Why Not All Automation Is Equal
Not all automation is equal. The best automation supports judgment and selection instead of producing more low-value output.
June 23, 2026
One of the easiest mistakes to make in the age of AI is assuming that more automation is automatically better. If a tool can help you produce faster, then it seems obvious that the best strategy is to automate as much as possible. But that misses something important. Once output becomes cheap, the real question is not whether you can automate. The real question is whether you are automating something worth scaling in the first place.
Why cheap output creates a new bottleneck
When it becomes easy to generate writing, code, images, plans, and ideas on command, production stops being the hard part. The bottleneck shifts. The hard part becomes selection. Which direction is actually promising? Which format is worth repeating? Which idea has real leverage? Most output will not matter much, even if it is polished.
Why most automation just scales slop
This is why not all automation is equal. If the thing you are automating is generic, weak, or misguided, then automation just gives you more of the same. It can make bad judgment look productive. It can make low-signal work multiply faster. That is useful only if your goal is volume. It is not useful if your goal is disproportionate outcomes.

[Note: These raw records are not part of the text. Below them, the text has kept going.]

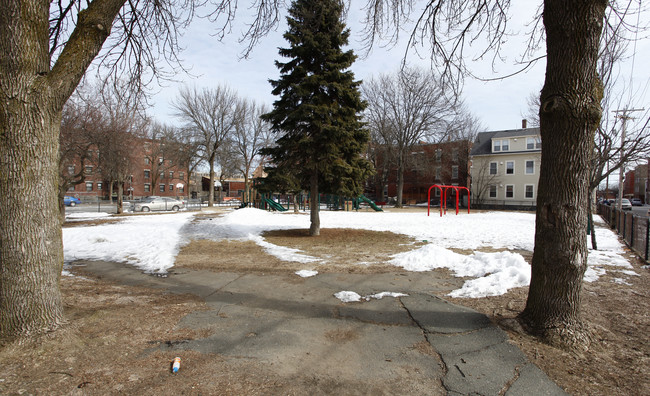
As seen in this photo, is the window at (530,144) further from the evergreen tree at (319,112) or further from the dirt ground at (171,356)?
the dirt ground at (171,356)

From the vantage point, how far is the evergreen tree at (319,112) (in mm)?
11758

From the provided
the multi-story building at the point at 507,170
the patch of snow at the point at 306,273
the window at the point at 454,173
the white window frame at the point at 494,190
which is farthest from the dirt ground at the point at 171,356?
the window at the point at 454,173

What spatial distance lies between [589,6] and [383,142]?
3939 centimetres

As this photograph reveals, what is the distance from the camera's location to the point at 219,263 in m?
7.99

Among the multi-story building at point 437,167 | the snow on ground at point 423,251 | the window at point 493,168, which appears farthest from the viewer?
the multi-story building at point 437,167

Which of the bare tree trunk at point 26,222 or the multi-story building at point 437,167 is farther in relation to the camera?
the multi-story building at point 437,167

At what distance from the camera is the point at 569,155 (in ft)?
11.5

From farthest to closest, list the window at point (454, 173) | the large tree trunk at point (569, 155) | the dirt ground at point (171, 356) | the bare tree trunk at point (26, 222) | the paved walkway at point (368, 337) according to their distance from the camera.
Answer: the window at point (454, 173) → the large tree trunk at point (569, 155) → the bare tree trunk at point (26, 222) → the paved walkway at point (368, 337) → the dirt ground at point (171, 356)

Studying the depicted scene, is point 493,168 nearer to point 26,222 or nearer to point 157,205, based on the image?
point 157,205

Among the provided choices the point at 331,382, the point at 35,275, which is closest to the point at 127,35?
the point at 35,275

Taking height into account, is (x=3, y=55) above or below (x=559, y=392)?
above

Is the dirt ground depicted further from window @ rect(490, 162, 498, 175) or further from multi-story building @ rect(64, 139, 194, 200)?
multi-story building @ rect(64, 139, 194, 200)

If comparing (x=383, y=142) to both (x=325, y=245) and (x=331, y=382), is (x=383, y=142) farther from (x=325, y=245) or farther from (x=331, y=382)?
(x=331, y=382)

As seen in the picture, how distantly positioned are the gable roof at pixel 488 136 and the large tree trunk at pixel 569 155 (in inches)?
1808
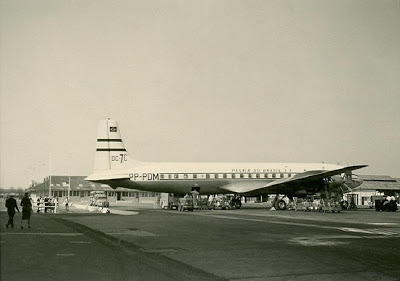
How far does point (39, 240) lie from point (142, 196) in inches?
4306

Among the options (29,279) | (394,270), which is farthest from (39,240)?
(394,270)

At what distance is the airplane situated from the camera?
4619cm

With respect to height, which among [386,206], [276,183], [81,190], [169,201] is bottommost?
[386,206]

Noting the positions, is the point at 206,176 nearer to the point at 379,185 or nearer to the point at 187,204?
the point at 187,204

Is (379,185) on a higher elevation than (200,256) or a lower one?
higher

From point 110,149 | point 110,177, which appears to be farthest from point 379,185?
point 110,177

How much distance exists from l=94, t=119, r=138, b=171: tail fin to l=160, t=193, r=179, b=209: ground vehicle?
21.7 feet

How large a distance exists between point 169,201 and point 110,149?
950cm

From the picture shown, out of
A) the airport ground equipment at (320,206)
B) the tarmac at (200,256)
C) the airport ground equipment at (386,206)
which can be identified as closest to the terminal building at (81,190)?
the airport ground equipment at (320,206)

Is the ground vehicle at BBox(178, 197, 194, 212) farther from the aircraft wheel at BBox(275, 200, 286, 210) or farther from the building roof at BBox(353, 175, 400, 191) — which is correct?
the building roof at BBox(353, 175, 400, 191)

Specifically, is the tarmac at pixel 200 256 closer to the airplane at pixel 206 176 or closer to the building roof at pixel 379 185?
the airplane at pixel 206 176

Why the power law makes selection more important
The reason this matters is the power law. In most domains, a small number of ideas, experiments, or directions create most of the value. A small number of posts drive most of the attention. A small number of product bets drive most of the growth. A small number of insights unlock most of the progress. When output is cheap, this becomes even clearer. The challenge is no longer making more things. The challenge is identifying the few things worth making more of.
What to automate only after you find signal
A better model is to run many small experiments, look for signal, and then automate the part that proves itself. Social media creators already do this. They test formats, notice when one breaks out, and then create variations of the thing that is working. The same logic applies everywhere else. First find the direction with real traction. Then automate around that. Automation is powerful, but only when it is attached to something that deserves to scale.